__Reading text__:
——
Compute Core Modules¶
RTL source on GitHub
SystemVerilog sources documented on this page:
hw/rtl/MAT_CORE/GEMM_systolic_top.sv— View on GitHubhw/rtl/VEC_CORE/GEMV_top.sv— View on GitHubhw/rtl/CVO_CORE/CVO_top.sv— View on GitHubhw/rtl/MAT_CORE/GEMM_dsp_unit.sv— View on GitHub
1. Matrix Core — Systolic Top¶
GEMM_systolic_top.sv wraps the 32 × 32 systolic array (cascade
split at row 16 into two 32 × 16 sub-chains). It receives weight tiles
from HP0/HP1 and activation rows from the L2 cache, and streams
accumulated results to the post-processor.
See also
2. Vector Core — GEMV Top¶
GEMV_top.sv instantiates 4 parallel GEMV cores. Each core has a
32-wide LUT-based MAC and a 5-stage reduction tree (Stage 1 uses 16
DSP48E2 slices; Stages 2–5 are LUT adders). Weights stream from HP2/HP3.
——
__Tasks to perform__:
- A) Extract every line from the entries below that contains the string "depicted", treating uppercase and lowercase as distinct.
- B) Carry on the page about compute core modules from its final sentence, keeping the same technical style.
——
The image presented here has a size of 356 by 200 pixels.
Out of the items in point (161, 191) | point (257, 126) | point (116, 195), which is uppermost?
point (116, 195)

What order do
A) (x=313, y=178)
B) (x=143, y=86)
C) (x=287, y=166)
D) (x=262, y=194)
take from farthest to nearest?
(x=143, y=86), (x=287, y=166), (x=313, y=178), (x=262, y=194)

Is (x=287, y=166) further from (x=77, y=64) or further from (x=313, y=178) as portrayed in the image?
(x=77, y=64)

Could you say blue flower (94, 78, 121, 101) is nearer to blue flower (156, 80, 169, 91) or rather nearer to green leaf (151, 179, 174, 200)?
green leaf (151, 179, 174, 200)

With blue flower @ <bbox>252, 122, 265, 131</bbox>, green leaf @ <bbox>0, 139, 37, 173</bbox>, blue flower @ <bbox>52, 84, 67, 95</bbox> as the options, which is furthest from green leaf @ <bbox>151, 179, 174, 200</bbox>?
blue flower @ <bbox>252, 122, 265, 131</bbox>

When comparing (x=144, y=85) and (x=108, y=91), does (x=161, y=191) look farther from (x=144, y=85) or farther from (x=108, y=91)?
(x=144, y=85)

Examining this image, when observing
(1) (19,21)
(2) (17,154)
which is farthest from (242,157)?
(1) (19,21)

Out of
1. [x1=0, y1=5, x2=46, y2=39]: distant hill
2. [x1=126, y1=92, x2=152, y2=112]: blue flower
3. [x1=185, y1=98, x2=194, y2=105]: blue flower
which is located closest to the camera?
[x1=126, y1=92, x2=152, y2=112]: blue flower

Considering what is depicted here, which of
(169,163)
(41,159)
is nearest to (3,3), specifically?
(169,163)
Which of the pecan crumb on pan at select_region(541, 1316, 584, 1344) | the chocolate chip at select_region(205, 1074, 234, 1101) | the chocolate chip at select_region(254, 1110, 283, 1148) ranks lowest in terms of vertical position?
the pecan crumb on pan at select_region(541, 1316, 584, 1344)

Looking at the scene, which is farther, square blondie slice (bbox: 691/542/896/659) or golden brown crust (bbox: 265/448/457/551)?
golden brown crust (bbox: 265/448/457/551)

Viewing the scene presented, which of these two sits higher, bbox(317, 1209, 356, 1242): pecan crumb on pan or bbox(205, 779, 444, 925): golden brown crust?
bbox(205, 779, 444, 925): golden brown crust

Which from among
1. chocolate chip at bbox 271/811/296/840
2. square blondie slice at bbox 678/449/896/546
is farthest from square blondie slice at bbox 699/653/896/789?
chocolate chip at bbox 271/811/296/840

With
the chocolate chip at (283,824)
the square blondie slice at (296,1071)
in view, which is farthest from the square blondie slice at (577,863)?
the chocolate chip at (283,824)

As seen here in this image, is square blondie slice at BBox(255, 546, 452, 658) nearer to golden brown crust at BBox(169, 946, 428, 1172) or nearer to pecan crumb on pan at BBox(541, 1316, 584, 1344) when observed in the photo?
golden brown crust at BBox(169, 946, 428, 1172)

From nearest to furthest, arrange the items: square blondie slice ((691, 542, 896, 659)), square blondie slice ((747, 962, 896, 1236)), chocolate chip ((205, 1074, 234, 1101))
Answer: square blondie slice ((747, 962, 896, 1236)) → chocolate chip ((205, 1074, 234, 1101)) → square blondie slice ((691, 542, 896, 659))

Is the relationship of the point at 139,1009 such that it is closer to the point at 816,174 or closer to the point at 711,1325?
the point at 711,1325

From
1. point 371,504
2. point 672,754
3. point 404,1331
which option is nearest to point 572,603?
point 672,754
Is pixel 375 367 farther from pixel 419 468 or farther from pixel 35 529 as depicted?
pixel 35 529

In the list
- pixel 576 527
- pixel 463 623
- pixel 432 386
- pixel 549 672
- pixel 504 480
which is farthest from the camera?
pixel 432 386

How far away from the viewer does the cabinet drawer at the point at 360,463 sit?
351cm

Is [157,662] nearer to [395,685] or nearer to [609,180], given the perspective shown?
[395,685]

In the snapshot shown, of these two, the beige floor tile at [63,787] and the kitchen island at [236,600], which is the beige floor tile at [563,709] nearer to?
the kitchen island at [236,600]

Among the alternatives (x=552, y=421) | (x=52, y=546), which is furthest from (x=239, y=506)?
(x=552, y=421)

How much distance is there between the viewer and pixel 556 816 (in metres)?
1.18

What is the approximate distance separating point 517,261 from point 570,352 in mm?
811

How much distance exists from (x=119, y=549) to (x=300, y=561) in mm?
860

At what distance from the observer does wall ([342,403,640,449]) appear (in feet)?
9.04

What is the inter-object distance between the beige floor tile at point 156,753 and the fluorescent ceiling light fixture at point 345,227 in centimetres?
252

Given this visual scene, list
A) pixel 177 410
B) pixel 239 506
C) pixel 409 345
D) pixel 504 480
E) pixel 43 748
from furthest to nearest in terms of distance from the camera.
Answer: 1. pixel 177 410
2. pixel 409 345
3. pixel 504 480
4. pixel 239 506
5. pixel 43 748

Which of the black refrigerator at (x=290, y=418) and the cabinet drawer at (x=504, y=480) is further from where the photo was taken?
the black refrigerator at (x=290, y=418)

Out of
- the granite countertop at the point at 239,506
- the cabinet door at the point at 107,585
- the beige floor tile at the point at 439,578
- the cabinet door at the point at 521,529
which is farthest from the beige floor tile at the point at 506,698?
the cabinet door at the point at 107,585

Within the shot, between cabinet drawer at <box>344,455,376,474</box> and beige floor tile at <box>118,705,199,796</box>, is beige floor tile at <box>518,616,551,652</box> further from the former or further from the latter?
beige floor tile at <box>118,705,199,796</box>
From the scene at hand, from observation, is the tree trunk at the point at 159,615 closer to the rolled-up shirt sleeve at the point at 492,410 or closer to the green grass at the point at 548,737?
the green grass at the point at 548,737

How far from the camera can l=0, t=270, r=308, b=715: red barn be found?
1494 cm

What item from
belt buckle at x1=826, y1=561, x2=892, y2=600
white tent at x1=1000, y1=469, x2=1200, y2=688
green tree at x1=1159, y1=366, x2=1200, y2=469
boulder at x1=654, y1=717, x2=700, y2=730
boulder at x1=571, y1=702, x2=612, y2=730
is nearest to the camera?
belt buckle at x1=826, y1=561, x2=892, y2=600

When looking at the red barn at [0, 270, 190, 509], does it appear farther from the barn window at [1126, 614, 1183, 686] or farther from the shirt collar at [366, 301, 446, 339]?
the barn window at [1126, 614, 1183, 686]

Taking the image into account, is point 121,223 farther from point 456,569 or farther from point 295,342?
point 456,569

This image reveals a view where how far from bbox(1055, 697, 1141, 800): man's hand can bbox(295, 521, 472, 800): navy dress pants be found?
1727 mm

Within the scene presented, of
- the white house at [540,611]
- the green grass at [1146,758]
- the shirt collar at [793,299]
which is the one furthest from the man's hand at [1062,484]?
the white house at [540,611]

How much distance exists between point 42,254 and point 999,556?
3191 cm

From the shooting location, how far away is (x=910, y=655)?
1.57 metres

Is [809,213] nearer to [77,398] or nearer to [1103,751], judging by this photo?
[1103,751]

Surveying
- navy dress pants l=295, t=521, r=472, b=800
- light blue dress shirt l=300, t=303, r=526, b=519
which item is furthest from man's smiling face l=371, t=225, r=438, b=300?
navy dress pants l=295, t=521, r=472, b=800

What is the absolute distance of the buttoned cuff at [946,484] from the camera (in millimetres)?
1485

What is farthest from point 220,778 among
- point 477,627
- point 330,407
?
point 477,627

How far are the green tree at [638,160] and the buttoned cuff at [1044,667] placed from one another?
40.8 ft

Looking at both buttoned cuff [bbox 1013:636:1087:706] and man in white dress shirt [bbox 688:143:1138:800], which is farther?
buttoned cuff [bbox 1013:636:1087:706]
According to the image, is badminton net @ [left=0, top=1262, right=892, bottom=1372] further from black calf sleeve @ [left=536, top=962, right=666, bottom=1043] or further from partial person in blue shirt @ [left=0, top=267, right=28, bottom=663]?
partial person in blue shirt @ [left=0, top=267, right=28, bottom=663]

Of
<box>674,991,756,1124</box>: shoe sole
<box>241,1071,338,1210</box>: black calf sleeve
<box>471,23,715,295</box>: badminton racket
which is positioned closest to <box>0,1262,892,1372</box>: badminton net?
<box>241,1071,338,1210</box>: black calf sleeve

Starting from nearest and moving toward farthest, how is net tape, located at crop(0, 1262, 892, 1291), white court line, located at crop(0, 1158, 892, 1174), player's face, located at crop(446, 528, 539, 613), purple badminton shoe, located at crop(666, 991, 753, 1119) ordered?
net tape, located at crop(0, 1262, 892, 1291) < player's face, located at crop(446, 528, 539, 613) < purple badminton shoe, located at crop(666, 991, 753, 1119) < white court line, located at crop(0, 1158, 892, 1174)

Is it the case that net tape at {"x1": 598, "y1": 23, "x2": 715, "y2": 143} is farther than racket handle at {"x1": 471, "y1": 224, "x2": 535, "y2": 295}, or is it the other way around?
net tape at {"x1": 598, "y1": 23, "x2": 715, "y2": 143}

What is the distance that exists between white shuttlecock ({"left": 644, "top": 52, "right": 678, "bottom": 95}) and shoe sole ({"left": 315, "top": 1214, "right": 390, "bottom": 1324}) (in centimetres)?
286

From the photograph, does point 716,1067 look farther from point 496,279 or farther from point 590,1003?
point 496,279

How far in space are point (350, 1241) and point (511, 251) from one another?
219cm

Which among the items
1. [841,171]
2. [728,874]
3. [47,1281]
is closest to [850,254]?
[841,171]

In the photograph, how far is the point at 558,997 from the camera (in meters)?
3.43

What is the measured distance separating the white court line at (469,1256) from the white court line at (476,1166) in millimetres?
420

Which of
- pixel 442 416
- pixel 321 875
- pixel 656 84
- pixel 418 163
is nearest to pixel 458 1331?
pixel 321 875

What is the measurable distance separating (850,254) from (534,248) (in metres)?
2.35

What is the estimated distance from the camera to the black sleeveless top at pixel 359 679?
——
__Task responses__:
- A)
Considering what is depicted here, which of
Is pixel 375 367 farther from pixel 419 468 or farther from pixel 35 529 as depicted?

- B)
See also
3. CVO / SFU Core¶
CVO_top.sv orchestrates the CORDIC + LUT hybrid units for
non-linear operations: exp, sqrt, gelu, sin, cos,
reduce_sum, scale, recip. Precision is promoted to BF16/FP32
for all computations.
See also
4. DSP48E2 MAC Unit¶
GEMM_dsp_unit.sv implements the dual-channel W4A8 MAC using a single
DSP48E2 slice. See DSP48E2 W4A8 Bit Packing and Sign Recovery for the
bit-packing derivation.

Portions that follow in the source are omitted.